Set exercise:
Copy the part that opens with the line containing "From nearest through" and closes with the line containing "Answer: 1. roadside", swapping "furthest" for "farthest" and changing nothing else.

Dataset rows:
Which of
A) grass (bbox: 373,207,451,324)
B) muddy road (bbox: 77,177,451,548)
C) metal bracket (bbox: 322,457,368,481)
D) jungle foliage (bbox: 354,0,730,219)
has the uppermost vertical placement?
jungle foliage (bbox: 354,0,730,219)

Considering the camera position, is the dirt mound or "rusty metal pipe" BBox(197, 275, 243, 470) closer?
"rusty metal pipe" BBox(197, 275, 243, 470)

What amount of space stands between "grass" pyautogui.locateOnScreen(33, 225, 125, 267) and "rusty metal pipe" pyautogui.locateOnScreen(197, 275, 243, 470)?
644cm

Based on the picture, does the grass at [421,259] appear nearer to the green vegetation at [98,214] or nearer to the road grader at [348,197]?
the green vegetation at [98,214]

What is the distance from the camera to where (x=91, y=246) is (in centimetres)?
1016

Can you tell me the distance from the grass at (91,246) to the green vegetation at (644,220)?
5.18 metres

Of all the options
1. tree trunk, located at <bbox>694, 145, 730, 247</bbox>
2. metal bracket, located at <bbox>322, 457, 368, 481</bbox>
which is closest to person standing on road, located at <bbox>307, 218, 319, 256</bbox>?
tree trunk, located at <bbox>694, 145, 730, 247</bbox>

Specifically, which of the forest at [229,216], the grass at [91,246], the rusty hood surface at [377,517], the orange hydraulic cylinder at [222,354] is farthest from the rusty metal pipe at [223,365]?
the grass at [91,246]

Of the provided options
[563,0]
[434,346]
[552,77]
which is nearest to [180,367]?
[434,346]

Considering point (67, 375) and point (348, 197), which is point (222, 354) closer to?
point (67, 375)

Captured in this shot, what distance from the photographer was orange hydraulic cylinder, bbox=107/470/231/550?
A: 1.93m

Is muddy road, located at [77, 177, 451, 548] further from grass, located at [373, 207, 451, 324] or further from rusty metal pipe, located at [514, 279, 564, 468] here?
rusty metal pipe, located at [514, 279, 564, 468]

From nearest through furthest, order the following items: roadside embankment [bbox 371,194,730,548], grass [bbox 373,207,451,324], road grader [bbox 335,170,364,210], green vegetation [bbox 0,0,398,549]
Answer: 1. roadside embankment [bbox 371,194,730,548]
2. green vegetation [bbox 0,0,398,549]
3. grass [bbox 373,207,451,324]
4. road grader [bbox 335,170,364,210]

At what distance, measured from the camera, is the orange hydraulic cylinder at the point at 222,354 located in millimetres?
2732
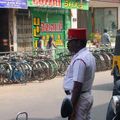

Task response:
From nearest through farthest, order the following items: roadside embankment [bbox 371,194,730,548], grass [bbox 373,207,451,324], road grader [bbox 335,170,364,210], green vegetation [bbox 0,0,398,549]
Answer: 1. roadside embankment [bbox 371,194,730,548]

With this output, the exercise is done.